→ **Source text**
== Segment start ==

A $15 Billion Company Is Now Worth Less Than a Cup of Coffee. Chegg Is AI's First Corporate Kill.
Chegg's stock is at $0.99. It peaked at $115 in 2021. ChatGPT did what no competitor could: made the entire business model irrelevant.
In February 2021, Chegg's stock traded at $113.51. Its market cap was $14.7 billion. The company was the undisputed king of online homework help, riding a pandemic wave of remote education demand. Students paid monthly subscriptions for access to a massive database of textbook solutions and expert-written answers.
Today, Chegg's stock is at $0.99. Its market cap has collapsed to roughly $156 million. That is a 99% decline. The company that defined edtech for a generation is now fighting to stay listed on the New York Stock Exchange.
What killed it was not a competitor. It was a category. ChatGPT and the wave of free AI chatbots that followed did to Chegg what streaming did to Blockbuster, except faster. Much faster.
The Speed of the Kill
For two decades, Chegg's business model was simple and extremely profitable: students needed homework answers, and Chegg had them. Textbook rentals. Step-by-step solutions. Expert Q&A. At its peak, millions of subscribers were paying $14.95 a month for access.
Then ChatGPT launched in November 2022, and students discovered they could get the same answers instantly and for free. Solve a calculus problem. Write a persuasive essay. Explain a chemistry concept. The chatbot did everything Chegg did, without the paywall.

== Segment end ==

→ **Listed records**
== Segment start ==

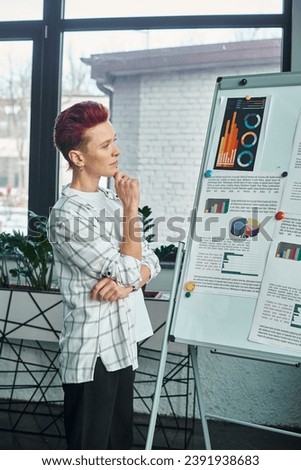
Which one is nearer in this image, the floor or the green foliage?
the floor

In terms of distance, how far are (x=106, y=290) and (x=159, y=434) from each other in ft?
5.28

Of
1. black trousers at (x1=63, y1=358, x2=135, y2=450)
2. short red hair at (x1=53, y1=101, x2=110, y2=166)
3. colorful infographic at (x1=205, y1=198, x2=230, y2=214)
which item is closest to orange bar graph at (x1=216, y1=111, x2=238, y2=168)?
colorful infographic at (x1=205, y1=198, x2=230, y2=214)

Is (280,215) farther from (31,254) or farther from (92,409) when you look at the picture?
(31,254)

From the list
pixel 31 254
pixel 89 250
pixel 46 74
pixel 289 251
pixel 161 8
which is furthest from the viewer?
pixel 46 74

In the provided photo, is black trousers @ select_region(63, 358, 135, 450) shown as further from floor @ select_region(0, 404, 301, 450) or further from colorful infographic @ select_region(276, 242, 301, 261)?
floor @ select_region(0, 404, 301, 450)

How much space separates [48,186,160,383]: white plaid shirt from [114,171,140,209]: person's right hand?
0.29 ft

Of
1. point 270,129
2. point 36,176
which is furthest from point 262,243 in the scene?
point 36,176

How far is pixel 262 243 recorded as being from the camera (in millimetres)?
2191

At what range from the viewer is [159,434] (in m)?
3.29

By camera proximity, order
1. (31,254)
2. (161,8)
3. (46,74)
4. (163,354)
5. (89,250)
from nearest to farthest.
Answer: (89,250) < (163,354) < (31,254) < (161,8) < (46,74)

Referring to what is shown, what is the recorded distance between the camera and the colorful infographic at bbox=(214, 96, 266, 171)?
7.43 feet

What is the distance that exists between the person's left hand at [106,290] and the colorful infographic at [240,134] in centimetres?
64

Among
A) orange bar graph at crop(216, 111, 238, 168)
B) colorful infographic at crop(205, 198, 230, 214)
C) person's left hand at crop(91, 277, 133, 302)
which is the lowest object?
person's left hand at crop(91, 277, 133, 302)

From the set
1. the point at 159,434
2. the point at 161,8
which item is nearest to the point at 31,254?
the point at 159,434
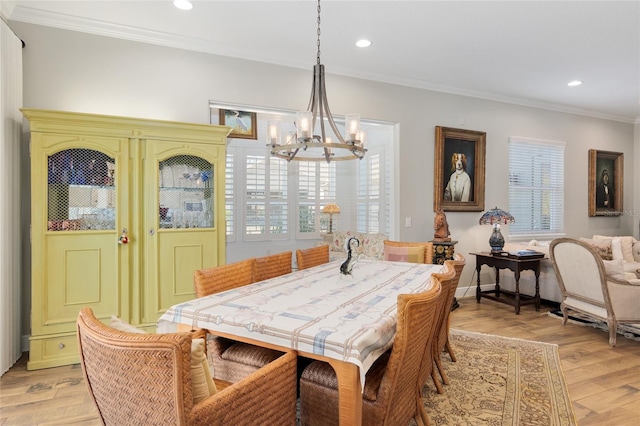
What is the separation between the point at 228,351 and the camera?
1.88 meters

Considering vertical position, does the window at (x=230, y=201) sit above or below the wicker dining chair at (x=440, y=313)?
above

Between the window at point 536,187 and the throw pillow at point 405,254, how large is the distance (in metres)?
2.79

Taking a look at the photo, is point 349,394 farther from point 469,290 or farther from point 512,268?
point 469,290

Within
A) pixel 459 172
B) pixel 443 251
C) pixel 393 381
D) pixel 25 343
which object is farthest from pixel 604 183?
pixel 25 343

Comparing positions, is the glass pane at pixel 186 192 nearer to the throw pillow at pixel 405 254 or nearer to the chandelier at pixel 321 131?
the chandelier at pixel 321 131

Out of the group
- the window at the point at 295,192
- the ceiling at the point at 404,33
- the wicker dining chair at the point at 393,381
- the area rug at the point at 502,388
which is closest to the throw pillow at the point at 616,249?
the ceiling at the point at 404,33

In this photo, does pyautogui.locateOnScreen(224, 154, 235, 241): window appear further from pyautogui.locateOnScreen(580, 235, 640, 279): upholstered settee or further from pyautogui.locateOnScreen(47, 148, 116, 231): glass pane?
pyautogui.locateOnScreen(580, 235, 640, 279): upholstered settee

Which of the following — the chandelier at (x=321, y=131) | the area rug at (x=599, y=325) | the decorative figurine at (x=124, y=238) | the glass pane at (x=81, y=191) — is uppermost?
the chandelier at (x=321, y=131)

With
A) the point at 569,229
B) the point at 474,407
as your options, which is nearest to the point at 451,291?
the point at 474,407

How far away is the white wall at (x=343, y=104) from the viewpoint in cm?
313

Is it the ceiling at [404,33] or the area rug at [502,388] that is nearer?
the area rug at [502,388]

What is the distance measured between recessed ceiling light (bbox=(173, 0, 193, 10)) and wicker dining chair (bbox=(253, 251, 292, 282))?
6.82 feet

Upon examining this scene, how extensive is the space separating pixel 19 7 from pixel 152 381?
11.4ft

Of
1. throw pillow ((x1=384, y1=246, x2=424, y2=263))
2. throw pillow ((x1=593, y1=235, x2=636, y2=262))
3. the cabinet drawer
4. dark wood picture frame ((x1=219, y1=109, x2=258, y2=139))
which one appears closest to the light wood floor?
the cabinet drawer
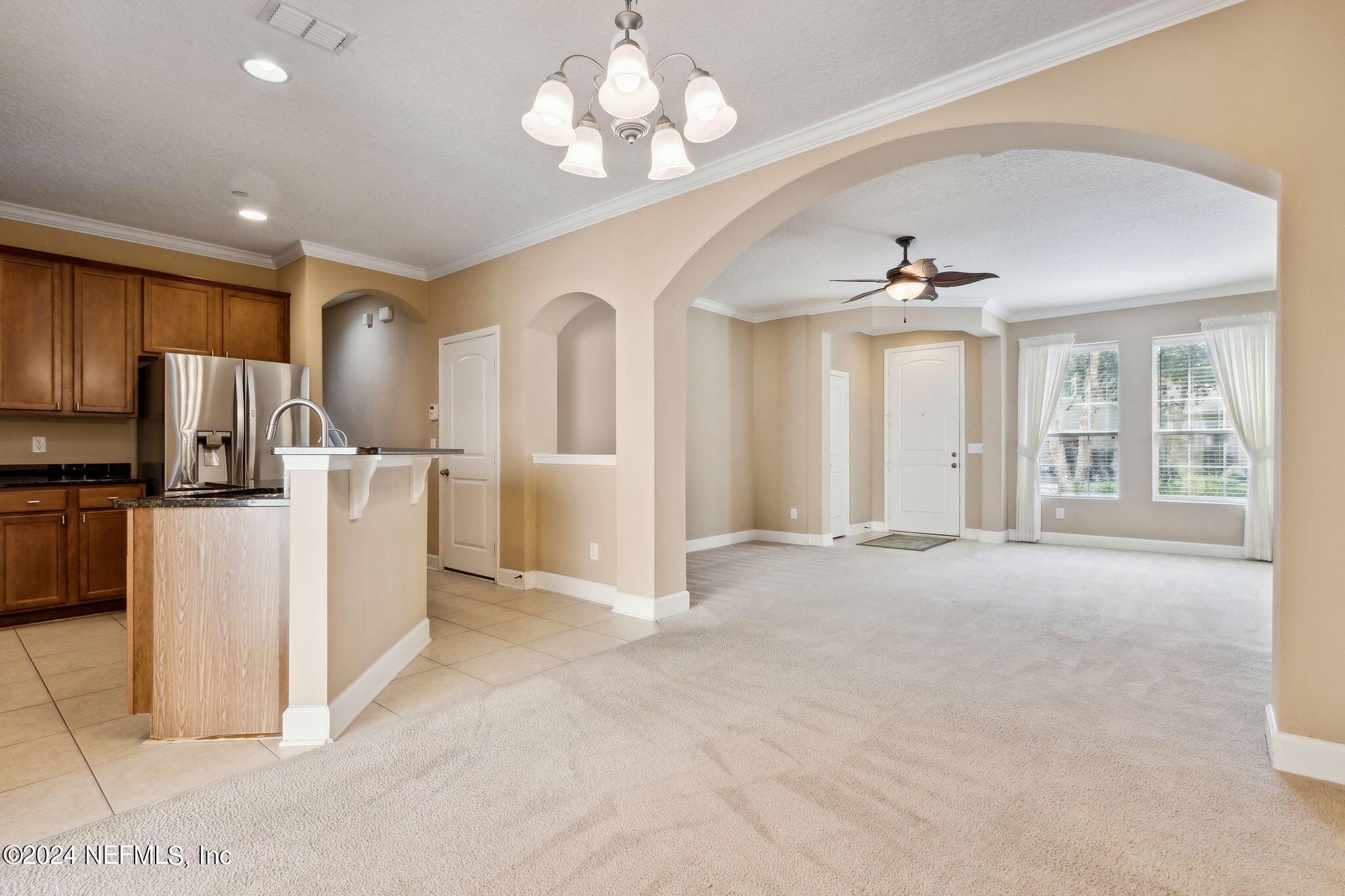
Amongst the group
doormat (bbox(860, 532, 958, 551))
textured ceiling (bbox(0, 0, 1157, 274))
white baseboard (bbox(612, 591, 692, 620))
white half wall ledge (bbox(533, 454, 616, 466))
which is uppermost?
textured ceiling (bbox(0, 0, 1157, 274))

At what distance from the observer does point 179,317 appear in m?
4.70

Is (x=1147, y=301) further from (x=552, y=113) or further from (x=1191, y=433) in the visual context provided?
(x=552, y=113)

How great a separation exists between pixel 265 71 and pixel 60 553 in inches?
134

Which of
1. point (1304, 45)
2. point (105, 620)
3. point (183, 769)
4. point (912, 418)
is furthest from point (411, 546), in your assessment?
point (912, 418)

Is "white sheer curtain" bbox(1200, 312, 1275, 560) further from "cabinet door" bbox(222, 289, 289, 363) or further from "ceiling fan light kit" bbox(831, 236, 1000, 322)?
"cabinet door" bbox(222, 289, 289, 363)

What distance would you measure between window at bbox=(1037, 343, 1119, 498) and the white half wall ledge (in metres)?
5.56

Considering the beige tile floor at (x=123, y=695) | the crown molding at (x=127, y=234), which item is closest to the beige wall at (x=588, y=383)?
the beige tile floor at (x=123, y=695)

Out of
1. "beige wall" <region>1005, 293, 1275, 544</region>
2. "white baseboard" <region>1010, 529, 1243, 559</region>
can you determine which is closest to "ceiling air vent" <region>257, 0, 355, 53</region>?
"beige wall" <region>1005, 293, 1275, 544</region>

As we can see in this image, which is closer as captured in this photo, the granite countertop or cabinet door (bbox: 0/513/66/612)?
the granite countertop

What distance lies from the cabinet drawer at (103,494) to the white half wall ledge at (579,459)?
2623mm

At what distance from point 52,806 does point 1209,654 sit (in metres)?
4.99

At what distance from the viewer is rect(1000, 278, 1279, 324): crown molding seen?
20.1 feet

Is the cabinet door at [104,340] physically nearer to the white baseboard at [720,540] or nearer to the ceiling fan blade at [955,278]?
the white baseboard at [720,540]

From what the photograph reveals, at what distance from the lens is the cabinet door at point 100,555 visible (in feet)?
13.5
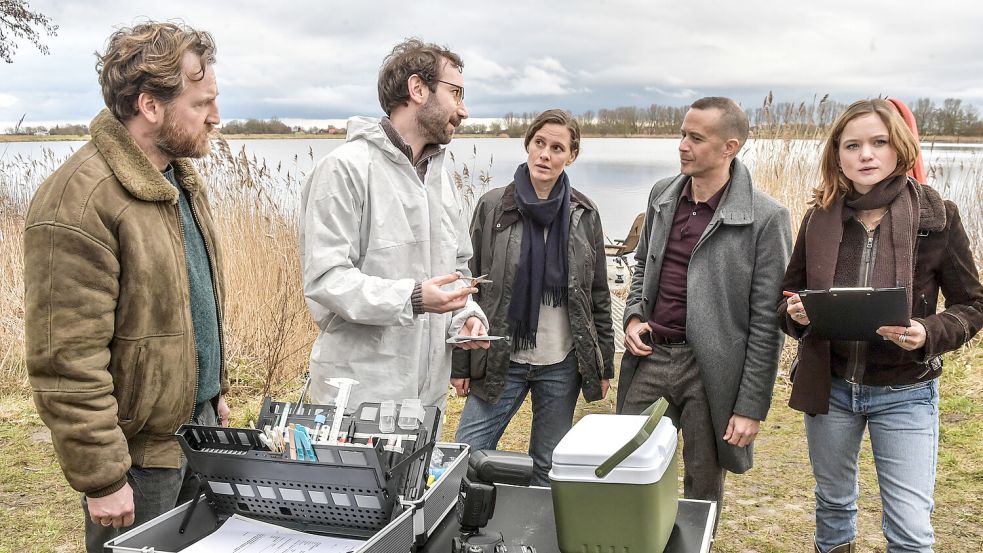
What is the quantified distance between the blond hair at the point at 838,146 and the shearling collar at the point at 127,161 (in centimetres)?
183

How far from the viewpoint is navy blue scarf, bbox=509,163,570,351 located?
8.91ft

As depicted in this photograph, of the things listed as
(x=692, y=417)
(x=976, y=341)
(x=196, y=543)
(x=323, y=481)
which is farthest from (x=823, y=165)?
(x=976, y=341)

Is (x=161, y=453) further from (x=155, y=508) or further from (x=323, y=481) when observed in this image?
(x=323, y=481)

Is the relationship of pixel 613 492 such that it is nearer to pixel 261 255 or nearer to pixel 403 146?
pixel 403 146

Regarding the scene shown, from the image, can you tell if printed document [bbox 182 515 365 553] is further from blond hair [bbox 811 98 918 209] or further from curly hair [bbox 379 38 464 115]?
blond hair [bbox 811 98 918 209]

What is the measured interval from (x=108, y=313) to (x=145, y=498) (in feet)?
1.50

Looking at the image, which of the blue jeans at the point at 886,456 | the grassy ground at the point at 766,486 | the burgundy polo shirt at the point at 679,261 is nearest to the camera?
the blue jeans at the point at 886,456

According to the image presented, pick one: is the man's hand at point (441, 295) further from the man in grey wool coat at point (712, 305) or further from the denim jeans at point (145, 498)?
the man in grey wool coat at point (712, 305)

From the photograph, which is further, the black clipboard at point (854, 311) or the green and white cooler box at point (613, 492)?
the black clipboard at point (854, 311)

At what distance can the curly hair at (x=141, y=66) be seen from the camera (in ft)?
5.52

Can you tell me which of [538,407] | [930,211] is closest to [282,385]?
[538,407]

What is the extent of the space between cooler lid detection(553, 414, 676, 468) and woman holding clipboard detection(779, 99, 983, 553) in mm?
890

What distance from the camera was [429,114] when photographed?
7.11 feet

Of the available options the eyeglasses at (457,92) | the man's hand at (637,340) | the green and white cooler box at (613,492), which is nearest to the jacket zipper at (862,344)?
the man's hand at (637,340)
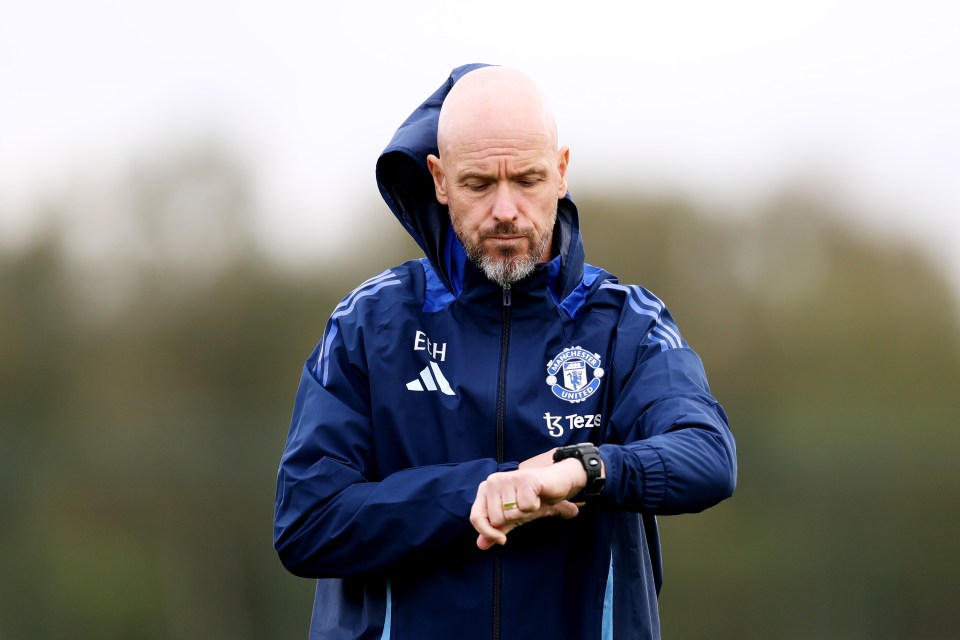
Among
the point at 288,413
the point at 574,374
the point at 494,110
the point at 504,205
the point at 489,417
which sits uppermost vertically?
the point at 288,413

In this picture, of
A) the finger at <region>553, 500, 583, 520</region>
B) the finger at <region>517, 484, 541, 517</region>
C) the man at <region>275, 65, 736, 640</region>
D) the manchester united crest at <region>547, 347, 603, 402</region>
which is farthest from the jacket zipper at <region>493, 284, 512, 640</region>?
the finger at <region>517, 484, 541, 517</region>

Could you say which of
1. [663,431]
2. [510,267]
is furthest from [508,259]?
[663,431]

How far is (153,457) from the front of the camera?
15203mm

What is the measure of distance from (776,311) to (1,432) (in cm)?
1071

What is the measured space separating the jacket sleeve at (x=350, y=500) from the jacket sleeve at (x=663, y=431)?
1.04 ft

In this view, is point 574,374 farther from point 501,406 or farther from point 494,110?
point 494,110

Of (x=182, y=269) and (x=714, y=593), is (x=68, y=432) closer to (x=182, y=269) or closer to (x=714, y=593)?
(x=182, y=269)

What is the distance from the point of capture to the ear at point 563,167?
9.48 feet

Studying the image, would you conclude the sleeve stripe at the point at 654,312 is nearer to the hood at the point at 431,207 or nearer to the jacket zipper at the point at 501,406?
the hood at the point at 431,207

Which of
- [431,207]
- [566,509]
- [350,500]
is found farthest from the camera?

== Segment end ==

→ **What needs to be done**
State Chegg's market cap in February 2021, according to the article on Chegg.

→ **Answer**
$14.7 billion